Walter was a writer as well as a performer. His books are great resources for the study of Austro-German music because he witnessed the performances of great musicians in the early twentieth century, an era before recording techniques had been developed.

Principal Works

chamber works: String Quartet, 1903; Sonata in A Major, 1910 (for violin and piano).

orchestral works:Symphonische Phantasie, 1904; Symphony No. 1 in D Minor, 1907; Symphony No. 2 in E Major, 1910.

Principal Recordings

albums (as conductor): Beethoven: Concerto for Violin in D Major, Op. 61, 1932; Wagner: Die Walküre, Act I, 1935; Brahms: Concerto for Piano No. 1 in D Minor, Op. 15, 1936; Mahler: Symphony No. 9, 1938; Beethoven: Symphony No. 1 in C Major, Op. 21, 1939; Beethoven: Fidelio, 1941; Tchaikovsky: Concerto for Piano No. 1 in B-flat Minor, Op. 23, 1948; Mahler: Kindertotenlieder, 1949; Brahms: Concerto for Piano No. 2 in B-flat Major, Op. 83, 1951; Mahler: Das Lied von der Erde, 1952; Beethoven: Sonata for Violin and Piano No. 5 in F Major, Op. 24—Spring, 1953; Mozart: Concerto for Piano No. 14 in E-flat Major, 1954; Beethoven: Symphony No. 6, 1958 (Pastoral); Brahms: Symphony No. 4 in E Minor, Op. 98, 1959; Brahms: Symphony No. 2 and No. 3, 1960.

writings of interest:Von den moralischen Kräften der Musik, 1935; Gustav Mahler, 1936 (English translation, 1937); Theme and Variations: An Autobiography, 1946; Von der Musik und vom Musizieren, 1957 (Of Music and Music Making, 1961).

Bibliography

Holden, Raymond. The Virtuoso Conductors: The Central European Tradition from Wagner to Karajan. New Haven, Conn.: Yale University Press, 2005. As a professional conductor, the author covers the rehearsal techniques, the performance practices, and other topics of nine European conductors after Wagner, including Walter.

Ryding, Erik, and Rebecca Pechefsky. Bruno Walter: A World Elsewhere.

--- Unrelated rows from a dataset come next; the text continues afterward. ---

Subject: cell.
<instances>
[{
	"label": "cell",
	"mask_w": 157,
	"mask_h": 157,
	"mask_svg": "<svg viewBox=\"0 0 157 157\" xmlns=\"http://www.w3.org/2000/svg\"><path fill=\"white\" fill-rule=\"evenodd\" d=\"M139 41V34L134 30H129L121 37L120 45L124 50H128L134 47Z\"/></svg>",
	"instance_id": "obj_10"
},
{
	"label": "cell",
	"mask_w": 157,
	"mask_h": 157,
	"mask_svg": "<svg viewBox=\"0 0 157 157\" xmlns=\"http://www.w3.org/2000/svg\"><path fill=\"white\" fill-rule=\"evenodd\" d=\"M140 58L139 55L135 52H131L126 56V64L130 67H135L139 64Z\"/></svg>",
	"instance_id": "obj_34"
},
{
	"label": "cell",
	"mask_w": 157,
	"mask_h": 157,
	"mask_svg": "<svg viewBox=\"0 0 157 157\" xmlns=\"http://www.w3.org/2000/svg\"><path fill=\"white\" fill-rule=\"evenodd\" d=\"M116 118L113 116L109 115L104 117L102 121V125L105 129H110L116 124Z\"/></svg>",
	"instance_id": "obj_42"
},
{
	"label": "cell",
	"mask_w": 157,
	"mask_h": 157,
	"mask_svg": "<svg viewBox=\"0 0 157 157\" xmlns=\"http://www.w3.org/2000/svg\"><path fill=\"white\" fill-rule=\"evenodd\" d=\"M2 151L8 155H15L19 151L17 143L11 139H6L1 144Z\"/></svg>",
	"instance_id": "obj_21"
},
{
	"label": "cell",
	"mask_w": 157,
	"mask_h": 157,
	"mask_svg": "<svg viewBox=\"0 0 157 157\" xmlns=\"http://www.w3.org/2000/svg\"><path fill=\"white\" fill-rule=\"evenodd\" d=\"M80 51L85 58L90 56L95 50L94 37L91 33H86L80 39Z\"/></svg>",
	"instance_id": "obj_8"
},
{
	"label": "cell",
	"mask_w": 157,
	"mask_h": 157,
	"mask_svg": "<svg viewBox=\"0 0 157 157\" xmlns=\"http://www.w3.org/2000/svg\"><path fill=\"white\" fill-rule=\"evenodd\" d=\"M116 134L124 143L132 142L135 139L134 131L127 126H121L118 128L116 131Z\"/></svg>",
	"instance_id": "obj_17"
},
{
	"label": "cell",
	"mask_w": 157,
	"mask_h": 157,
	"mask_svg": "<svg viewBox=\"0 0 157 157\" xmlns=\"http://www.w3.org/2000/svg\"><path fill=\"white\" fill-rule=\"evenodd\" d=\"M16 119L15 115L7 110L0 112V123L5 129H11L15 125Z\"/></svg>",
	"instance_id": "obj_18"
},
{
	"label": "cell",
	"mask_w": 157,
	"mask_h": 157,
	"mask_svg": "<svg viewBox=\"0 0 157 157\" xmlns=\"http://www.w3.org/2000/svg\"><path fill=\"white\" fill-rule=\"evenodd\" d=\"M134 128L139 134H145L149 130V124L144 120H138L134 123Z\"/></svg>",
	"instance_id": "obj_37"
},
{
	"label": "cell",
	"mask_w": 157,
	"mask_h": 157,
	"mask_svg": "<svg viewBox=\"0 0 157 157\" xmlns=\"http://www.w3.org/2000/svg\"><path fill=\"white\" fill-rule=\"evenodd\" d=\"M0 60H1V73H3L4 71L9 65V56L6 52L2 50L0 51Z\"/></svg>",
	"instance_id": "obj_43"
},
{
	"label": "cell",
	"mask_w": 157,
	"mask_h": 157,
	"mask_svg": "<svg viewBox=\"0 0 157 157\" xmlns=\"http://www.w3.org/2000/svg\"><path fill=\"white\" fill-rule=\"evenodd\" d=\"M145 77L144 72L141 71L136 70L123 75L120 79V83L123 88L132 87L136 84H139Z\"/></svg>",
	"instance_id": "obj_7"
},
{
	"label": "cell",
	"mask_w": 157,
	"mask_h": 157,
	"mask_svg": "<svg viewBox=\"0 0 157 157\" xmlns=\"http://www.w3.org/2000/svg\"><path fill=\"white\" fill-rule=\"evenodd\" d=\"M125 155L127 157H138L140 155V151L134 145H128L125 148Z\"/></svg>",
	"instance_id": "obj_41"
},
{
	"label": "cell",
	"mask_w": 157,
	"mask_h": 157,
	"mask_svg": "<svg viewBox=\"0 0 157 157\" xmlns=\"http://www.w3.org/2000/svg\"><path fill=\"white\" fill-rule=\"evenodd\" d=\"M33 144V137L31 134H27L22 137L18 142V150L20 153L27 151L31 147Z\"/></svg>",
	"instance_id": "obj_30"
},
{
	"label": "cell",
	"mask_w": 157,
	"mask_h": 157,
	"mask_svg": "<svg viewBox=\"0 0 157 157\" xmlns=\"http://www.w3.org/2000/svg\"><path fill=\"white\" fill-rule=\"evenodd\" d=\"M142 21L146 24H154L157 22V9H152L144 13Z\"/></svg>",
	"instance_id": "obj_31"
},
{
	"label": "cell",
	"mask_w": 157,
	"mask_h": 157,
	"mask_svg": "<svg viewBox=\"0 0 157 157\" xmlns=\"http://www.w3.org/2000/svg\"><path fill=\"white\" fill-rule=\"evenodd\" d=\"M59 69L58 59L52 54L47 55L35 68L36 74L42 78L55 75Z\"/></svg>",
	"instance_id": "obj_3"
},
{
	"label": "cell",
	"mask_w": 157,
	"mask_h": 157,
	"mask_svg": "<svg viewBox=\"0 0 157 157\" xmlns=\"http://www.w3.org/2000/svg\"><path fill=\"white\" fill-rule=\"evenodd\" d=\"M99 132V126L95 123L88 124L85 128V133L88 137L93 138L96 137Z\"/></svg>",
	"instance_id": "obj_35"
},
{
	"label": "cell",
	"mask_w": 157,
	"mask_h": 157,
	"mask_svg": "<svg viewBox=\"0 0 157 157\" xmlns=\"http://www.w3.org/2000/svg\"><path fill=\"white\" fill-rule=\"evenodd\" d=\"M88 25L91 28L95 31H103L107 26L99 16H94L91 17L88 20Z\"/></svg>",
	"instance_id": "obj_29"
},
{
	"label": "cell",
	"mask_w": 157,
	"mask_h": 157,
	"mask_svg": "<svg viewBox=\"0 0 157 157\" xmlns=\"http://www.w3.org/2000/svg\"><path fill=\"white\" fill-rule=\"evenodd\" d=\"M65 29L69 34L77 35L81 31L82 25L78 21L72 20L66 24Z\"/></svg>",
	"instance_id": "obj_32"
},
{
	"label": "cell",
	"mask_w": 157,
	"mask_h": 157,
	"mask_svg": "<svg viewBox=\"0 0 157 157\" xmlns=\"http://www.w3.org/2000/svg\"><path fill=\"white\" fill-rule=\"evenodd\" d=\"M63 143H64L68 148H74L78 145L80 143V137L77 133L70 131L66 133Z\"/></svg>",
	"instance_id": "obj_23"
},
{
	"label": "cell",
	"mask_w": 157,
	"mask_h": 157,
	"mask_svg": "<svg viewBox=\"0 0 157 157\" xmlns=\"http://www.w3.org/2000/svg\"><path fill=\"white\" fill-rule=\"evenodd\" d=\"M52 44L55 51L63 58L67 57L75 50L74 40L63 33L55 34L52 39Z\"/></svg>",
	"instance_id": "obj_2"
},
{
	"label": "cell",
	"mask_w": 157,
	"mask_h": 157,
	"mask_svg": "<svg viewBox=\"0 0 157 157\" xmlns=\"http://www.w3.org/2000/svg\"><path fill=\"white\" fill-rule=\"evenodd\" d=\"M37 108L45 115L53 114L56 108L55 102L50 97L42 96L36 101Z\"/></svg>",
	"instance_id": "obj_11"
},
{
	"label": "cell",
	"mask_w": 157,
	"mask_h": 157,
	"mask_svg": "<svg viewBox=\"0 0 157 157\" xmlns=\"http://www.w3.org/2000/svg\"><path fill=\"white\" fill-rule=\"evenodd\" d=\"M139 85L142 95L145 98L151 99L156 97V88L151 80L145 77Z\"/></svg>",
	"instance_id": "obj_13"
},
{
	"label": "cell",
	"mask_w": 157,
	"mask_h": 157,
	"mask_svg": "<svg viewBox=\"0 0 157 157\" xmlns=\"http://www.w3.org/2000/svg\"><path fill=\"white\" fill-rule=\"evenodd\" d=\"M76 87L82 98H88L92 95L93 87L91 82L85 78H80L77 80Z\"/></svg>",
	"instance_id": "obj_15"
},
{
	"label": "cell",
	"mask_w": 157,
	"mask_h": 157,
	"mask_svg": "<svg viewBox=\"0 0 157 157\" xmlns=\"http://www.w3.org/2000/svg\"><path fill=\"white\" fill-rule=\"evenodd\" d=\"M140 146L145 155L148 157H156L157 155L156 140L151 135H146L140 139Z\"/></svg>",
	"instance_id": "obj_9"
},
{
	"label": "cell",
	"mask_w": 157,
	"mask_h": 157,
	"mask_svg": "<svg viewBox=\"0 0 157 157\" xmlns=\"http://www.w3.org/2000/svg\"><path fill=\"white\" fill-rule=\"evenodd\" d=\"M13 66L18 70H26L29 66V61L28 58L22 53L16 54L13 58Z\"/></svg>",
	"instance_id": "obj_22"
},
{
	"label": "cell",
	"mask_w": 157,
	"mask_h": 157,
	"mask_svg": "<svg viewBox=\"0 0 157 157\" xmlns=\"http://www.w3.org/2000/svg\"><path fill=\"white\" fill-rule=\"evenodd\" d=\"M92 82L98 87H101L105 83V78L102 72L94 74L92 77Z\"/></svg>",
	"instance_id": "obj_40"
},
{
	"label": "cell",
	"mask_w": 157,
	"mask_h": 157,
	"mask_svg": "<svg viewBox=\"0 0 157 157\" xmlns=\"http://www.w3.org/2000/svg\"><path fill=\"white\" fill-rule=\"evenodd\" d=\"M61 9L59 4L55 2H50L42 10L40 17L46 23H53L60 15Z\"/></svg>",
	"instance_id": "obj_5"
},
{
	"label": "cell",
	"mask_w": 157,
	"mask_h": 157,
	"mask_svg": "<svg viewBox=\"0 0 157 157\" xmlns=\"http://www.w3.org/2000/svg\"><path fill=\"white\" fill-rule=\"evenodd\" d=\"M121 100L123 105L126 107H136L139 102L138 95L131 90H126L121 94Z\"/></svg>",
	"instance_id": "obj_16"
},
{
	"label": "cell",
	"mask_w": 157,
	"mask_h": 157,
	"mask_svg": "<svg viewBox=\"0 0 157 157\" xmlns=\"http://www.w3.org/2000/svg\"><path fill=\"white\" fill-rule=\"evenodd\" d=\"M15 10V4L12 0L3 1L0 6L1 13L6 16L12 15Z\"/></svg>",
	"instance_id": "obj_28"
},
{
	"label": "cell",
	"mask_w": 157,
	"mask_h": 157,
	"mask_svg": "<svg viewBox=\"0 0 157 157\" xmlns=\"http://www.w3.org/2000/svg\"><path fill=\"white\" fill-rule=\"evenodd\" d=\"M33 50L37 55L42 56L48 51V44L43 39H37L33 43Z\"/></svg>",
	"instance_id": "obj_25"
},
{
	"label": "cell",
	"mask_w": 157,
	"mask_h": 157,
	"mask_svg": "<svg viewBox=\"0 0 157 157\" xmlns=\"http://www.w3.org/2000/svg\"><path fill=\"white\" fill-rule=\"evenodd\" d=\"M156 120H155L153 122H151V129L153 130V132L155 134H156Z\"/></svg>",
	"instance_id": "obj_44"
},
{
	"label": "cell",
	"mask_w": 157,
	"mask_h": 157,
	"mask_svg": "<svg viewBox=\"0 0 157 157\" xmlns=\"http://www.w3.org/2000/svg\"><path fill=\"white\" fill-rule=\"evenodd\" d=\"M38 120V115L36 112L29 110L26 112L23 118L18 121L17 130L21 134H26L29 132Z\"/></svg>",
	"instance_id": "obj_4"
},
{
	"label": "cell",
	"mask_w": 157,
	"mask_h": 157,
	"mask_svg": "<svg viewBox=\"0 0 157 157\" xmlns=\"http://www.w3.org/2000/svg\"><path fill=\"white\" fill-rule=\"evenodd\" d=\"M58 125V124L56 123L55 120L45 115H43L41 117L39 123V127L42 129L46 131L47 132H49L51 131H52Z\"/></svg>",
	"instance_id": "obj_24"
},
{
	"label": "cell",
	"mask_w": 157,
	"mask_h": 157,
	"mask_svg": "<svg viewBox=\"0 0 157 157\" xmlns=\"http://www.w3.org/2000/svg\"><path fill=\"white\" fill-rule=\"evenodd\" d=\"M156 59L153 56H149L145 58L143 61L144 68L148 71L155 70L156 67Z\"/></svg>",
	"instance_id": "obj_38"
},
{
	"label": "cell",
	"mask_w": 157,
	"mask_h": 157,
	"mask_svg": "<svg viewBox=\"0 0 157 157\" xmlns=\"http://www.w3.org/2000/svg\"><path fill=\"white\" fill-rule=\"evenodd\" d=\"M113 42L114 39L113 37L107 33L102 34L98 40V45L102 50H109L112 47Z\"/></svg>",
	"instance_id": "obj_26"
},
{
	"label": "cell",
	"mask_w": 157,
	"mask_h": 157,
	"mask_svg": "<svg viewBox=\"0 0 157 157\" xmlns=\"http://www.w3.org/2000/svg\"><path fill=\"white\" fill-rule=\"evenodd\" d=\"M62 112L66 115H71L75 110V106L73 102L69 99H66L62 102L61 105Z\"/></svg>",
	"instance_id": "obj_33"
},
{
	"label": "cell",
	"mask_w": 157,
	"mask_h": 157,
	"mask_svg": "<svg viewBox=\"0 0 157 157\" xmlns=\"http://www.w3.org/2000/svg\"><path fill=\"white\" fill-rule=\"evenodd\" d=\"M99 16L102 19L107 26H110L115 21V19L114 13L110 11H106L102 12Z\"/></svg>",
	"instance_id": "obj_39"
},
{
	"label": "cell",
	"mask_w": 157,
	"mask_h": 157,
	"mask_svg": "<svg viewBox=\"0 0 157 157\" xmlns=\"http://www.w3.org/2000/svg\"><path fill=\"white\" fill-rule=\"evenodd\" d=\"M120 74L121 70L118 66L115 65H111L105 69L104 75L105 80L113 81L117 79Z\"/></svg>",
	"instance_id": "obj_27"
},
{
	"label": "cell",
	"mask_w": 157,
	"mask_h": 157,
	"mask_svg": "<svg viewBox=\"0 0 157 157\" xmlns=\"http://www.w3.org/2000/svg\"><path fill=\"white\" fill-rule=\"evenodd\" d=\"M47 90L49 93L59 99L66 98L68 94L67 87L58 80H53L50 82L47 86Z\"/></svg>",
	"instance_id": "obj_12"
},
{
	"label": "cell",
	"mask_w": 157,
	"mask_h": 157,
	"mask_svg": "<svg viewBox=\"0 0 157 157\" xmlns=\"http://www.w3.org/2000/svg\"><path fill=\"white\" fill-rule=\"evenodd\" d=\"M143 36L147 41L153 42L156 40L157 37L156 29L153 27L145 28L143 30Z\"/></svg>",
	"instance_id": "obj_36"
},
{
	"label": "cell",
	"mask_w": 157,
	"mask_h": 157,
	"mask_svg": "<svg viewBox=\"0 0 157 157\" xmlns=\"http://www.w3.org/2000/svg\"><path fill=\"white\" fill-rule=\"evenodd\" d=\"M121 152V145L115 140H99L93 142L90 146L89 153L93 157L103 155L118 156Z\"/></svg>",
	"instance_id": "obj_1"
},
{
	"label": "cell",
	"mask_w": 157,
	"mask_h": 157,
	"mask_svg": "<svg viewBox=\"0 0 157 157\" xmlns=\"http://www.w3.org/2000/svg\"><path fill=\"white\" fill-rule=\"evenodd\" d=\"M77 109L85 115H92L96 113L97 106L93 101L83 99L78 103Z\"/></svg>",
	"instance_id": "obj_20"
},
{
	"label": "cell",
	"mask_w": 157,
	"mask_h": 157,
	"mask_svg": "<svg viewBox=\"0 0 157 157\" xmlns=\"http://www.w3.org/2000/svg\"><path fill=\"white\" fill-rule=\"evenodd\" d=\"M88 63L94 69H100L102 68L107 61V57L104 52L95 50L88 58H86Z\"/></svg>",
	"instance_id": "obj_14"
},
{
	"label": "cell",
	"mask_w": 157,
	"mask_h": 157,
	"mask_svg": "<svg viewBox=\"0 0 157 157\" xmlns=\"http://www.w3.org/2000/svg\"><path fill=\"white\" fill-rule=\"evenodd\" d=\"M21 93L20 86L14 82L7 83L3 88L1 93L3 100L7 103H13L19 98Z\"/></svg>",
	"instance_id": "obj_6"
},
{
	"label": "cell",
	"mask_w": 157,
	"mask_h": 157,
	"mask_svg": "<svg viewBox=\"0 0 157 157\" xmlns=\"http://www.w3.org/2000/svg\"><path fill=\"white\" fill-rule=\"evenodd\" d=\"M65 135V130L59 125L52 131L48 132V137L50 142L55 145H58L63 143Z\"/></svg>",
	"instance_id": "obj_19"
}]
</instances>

New Haven, Conn.: Yale University Press, 2001. A major biographical study based on Walter’s numerous unpublished letters, which are archived at the New York Public Library, and on interviews with more than sixty acquaintances.

Walter, Bruno. Gustav Mahler. Translation from the German supervised by Lotte Walter Lindt. New York: Alfred A. Knopf, 1958. This brief biography of Mahler presents Walter’s recollections and reflections on the master.

‗‗‗‗‗‗‗. Of Music and Music Making. Translated by Paul Hamburger. New York: Norton, 1961. Outlines Walter’s ideas on the education of orchestra members, solidifying his role as an educational conductor.

‗‗‗‗‗‗‗. Theme and Variations: An Autobiography. Translated by James A. Galston. New York: Alfred A. Knopf, 1946. Walter’s autobiography provides detailed information about his life as conductor, and it includes fascinating insights on music and on the musicians of his time.